Queensland’s highest court has ordered that a businesswoman convicted of trafficking synthetic cannabis be retried after being denied a fair trial, following a ‘judge alone trial’.
The Court of Appeal in Brisbane this week unanimously set aside six dangerous drug convictions – including drug trafficking – imposed against Phaedra Joy Barrett, 48, by a Maroochydore District Court judge more than a year ago.
The court – comprising Justices Anthe Philippides, Philip McMurdo and David Boddice – found Ms Barrett had been denied a fair trial because key evidence was not given to a judge until she was sentenced.
District Court Judge Glen Cash on 12 April last year found Ms Barrett guilty on one count of trafficking a dangerous drug, two counts of producing a dangerous drug, one count of possessing property obtained from trafficking, one count of possessing a thing used in connection with trafficking in a dangerous drug, and one count of possessing a thing used in connection with producing a dangerous drug.

▶ **Activity**:
List every judge named in the court report above.

▶ **Information provided**:
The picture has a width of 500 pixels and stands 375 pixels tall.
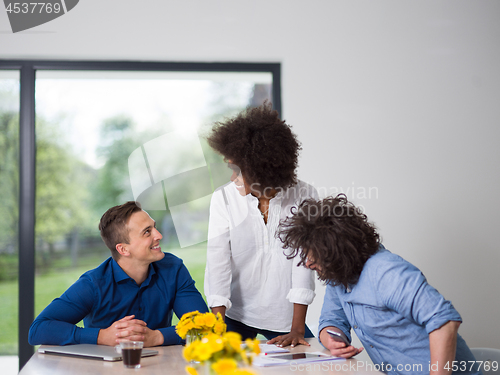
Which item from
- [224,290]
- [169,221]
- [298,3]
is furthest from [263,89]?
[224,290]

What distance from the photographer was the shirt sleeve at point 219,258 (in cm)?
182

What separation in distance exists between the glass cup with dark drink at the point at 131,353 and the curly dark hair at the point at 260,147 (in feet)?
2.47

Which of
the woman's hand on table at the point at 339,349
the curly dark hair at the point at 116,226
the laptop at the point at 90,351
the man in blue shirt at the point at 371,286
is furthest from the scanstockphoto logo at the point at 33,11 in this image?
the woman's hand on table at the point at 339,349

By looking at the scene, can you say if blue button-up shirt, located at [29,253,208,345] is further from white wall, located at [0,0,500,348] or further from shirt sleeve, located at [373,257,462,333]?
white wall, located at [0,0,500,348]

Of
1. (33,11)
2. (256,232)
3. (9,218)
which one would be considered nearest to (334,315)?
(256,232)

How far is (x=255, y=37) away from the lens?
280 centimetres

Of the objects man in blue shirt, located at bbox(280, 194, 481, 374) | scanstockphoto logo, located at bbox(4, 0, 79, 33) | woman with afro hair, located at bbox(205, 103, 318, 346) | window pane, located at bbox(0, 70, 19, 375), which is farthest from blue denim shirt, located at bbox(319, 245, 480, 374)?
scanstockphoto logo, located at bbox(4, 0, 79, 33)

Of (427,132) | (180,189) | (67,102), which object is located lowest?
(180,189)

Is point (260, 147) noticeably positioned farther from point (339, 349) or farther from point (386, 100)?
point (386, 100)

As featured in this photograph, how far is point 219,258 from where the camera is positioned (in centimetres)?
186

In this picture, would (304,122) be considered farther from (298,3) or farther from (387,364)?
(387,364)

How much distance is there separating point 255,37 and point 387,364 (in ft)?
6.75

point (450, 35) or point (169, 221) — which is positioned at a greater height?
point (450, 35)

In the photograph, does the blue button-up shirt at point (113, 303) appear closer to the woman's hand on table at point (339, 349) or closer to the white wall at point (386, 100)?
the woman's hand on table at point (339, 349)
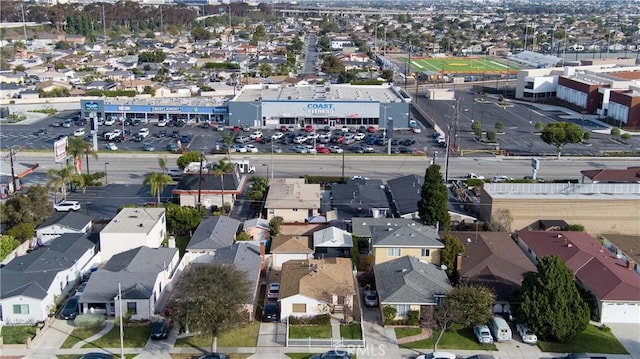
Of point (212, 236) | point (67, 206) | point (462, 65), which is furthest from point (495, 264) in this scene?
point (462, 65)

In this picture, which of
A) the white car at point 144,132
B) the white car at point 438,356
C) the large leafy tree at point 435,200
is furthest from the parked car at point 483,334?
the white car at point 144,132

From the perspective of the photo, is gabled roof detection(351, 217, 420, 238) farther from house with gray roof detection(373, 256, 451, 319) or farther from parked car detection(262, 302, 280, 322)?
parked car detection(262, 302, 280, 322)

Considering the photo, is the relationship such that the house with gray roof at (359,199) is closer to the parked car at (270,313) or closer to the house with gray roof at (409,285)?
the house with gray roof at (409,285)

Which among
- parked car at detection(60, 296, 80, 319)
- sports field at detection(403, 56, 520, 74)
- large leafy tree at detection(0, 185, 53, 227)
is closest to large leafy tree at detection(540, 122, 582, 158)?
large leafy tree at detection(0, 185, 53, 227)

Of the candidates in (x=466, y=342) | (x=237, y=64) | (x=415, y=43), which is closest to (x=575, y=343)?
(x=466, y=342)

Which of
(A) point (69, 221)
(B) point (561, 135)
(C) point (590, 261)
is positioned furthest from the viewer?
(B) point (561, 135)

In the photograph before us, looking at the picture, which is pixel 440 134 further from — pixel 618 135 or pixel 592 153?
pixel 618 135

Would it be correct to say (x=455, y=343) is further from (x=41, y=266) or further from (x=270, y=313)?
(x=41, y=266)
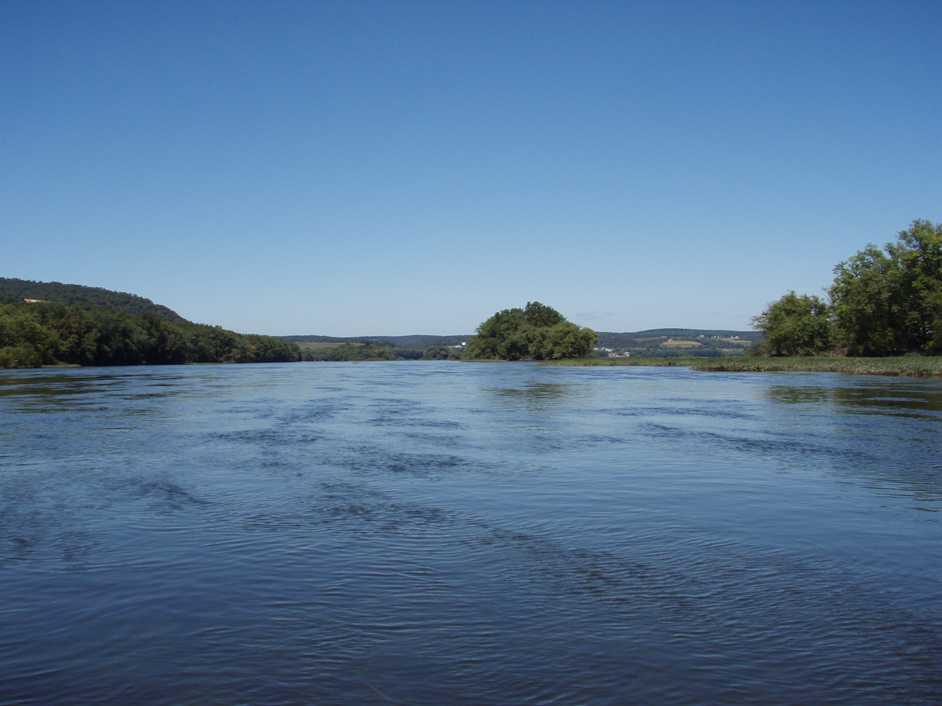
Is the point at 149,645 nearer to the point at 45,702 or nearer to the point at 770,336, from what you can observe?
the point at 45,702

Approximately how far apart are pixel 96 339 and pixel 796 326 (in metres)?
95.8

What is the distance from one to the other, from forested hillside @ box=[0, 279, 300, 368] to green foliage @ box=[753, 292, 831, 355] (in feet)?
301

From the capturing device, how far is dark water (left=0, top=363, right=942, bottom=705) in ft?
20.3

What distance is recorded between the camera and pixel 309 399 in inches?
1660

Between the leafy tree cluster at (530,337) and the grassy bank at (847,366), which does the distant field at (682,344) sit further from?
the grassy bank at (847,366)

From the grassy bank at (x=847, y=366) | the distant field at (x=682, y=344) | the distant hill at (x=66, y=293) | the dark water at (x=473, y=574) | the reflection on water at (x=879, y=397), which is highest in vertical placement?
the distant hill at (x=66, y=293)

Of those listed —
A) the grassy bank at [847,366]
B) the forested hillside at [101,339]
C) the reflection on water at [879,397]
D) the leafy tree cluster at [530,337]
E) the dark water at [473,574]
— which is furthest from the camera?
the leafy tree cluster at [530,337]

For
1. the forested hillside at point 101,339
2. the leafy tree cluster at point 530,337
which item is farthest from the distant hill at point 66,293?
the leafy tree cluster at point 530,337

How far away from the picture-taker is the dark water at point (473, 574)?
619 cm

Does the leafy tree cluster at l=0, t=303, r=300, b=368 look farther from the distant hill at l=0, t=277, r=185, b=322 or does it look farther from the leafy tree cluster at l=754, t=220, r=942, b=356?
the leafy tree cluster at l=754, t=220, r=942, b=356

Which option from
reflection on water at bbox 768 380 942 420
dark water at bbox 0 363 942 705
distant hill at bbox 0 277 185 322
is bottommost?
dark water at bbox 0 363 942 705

==

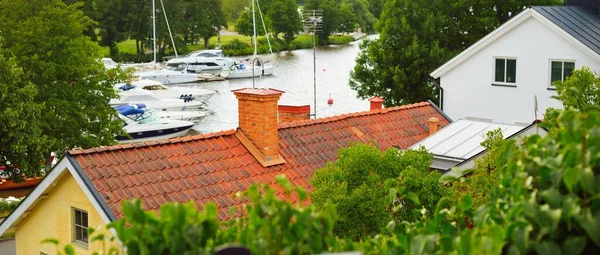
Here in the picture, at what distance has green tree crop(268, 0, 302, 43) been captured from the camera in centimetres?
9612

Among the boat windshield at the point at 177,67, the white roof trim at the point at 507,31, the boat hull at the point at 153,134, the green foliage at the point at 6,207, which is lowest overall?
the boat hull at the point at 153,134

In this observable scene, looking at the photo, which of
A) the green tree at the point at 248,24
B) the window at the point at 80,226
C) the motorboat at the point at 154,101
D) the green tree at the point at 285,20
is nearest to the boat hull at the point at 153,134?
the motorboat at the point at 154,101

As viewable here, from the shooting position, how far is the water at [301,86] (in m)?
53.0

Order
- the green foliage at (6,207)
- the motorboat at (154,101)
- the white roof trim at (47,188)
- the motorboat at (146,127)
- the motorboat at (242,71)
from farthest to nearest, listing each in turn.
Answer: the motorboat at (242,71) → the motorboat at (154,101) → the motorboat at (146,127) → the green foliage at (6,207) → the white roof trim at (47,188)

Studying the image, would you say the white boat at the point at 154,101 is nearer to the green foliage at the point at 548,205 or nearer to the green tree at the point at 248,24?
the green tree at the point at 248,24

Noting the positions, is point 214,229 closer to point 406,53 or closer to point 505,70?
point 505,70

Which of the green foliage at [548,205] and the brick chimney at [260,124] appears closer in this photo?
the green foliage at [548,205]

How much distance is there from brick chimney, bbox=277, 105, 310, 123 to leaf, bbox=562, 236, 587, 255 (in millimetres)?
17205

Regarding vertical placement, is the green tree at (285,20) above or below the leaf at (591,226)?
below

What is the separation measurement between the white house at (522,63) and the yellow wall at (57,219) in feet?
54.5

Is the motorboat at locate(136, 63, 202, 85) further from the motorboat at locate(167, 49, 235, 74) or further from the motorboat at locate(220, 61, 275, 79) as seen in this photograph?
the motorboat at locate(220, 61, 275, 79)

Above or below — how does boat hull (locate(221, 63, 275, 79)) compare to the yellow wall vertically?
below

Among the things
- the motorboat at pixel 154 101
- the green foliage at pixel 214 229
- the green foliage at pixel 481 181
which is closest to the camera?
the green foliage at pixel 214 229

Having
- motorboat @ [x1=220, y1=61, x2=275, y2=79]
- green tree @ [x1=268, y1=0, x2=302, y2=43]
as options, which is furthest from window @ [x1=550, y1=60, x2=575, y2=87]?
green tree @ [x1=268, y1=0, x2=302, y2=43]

--

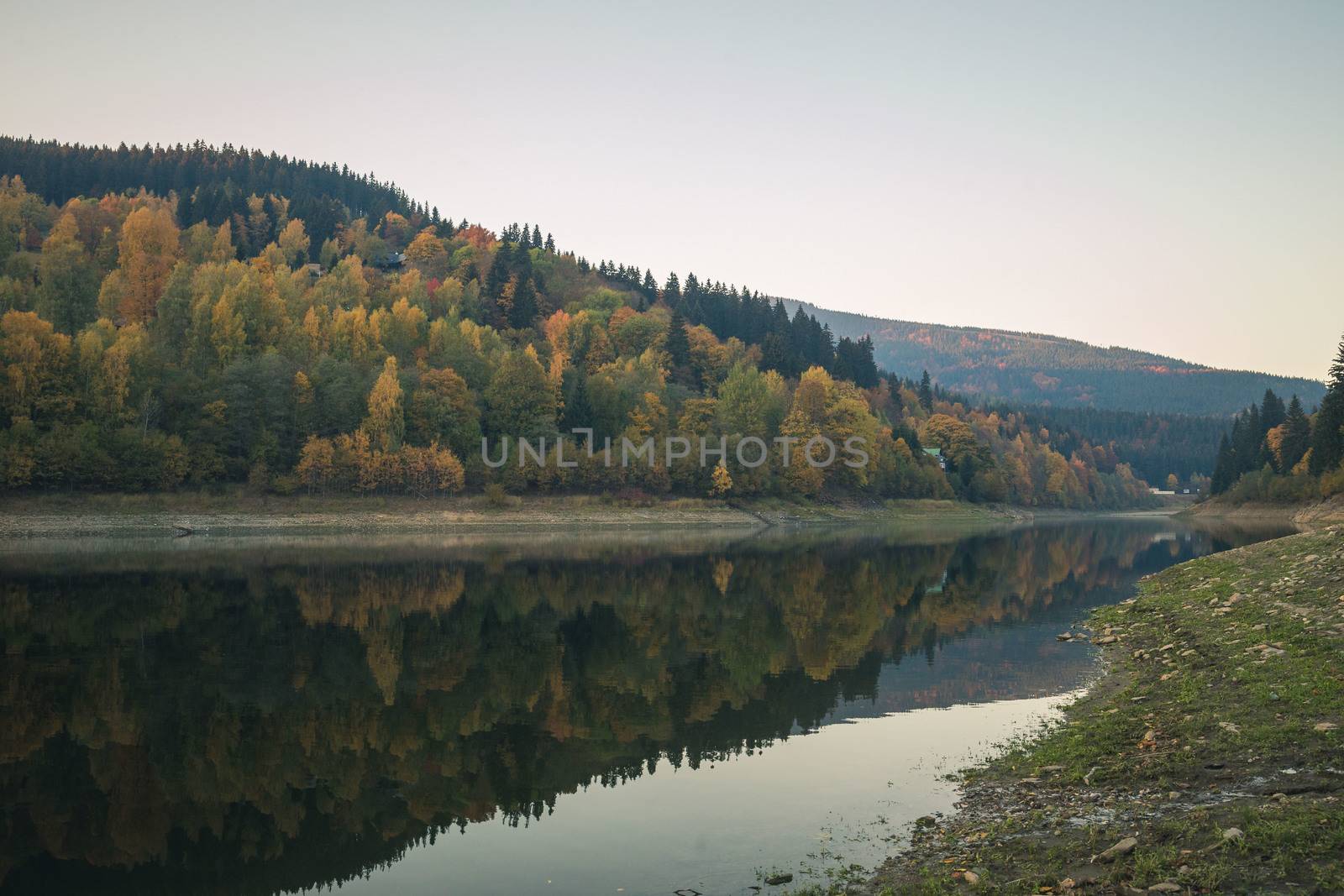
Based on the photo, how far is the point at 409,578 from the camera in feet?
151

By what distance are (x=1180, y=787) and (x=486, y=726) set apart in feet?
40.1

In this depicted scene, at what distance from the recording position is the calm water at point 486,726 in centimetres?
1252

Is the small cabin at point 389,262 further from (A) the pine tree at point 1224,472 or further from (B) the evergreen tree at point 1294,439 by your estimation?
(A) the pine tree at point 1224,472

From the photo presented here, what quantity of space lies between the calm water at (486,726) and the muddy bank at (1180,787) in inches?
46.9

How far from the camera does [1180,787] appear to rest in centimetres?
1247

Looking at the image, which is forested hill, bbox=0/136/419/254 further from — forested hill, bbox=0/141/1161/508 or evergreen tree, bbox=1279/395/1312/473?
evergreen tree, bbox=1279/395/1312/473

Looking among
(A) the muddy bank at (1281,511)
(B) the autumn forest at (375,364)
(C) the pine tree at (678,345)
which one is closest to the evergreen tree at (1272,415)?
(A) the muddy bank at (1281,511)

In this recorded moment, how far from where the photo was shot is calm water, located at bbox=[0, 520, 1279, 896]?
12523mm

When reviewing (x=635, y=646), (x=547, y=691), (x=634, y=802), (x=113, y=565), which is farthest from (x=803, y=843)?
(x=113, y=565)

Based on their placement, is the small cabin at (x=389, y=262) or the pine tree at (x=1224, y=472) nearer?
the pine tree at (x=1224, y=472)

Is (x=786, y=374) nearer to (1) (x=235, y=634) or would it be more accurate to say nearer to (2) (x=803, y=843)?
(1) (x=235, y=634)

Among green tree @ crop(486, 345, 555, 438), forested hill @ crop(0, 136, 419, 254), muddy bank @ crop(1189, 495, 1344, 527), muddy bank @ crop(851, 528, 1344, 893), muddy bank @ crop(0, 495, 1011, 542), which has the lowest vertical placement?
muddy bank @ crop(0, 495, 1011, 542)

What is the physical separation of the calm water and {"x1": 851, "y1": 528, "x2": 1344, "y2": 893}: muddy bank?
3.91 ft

▶ **Response**:
Anthe Philippides, Philip McMurdo, David Boddice, Glen Cash